There are other perks too. With the potential for a bumpy economic road ahead, renting a room or going halves on a two-bedroom flat is invariably cheaper than taking on an entire property. And in the case of many house shares, bills are usually included in the monthly fee, which allows people to budget more accurately.
Just for students?
Although the image of students may spring to mind, there are many smart house shares filled with professional workers – some with a laundry and cleaning service included. House builders are also reimagining house shares on a seismic scale, building developments with hundreds of units that share communal facilities, including office space, gyms, cinemas and even childcare facilities. Whether movers are freshly graduated and single, relocating to a new area where they don’t know a soul or are contracting, they are all drawn to a ready-made mini community.
Choice is set to increase
Property investment hasn’t gone off the boil in 2020 – on the contrary. Between July and August this year, mortgage lender Foundation saw a 46% increase in buy-to-let home loan applications by those with three buy-to-lets or less. Specifically, there was a 23% rise in applications made between August and September this year for the purchases of smaller or standard HMOs (House in Multiple Occupation – the formal name for house shares where three or more unrelated people live together).
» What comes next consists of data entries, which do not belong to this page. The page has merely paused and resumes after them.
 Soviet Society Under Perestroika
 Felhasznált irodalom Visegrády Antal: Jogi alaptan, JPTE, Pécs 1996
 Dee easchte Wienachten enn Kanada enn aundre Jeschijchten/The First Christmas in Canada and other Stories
Hints & tips for a happy shared household
Of course, when you’re learning to rub along with a group of unfamiliar people, you may end up rubbing each other up the wrong way. We’re sharing our professional advice so you can tread the path to a harmonious house share:-
- Set working from home boundaries: if everyone is switching to the home office, there will need to be some ground rules about who works from where, when and general behaviour. If there’s a spare bedroom or underutilised dining table, it could be turned into a communal office space. It’s probably beneficial, however, to agree to set ‘office hours’, with anyone working outside of these transferring to their room to keep a good work-life balance. Notifying people of really important video or voice calls is also wise.
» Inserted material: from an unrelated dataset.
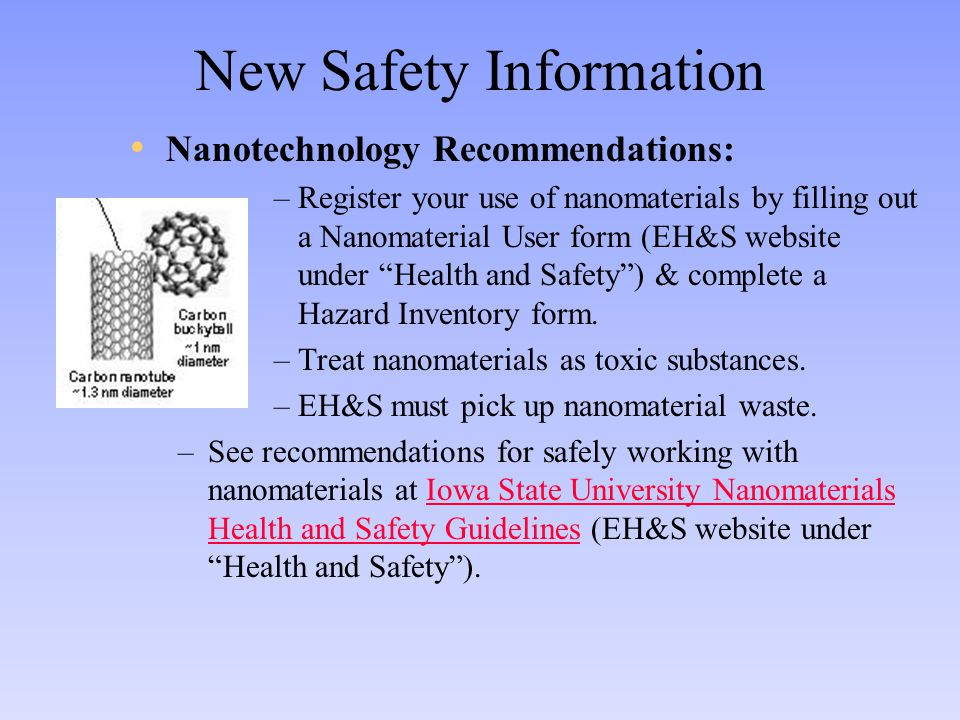New Safety Information Nanotechnology Recommendations: –Register your use of nanomaterials by filling out a Nanomaterial User form (EH&S website under Health and Safety ) & complete a Hazard Inventory form.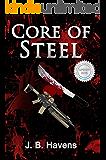 Core of Steel (Steel Corps Book 1)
- Acknowledge everybody’s idea of relaxing is different: while one person’s nirvana is an hour of pilates, another’s might be dancing around the kitchen to punk rock. Of course, everyone is entitled to their own style of downtime but it’s a good idea to establish some house rules, as well as factor in some no-obligation shared activities, like a quiz night or in-house ‘Come Dine With Me’ evening.
- Have a plan in place should anyone need to self isolate: in a house share, there will need to be a dedicated bathroom for anyone isolating to exclusively use and/or a meticulous cleaning schedule in place. The NHS’s official isolation page is an essential reference point for house share residents.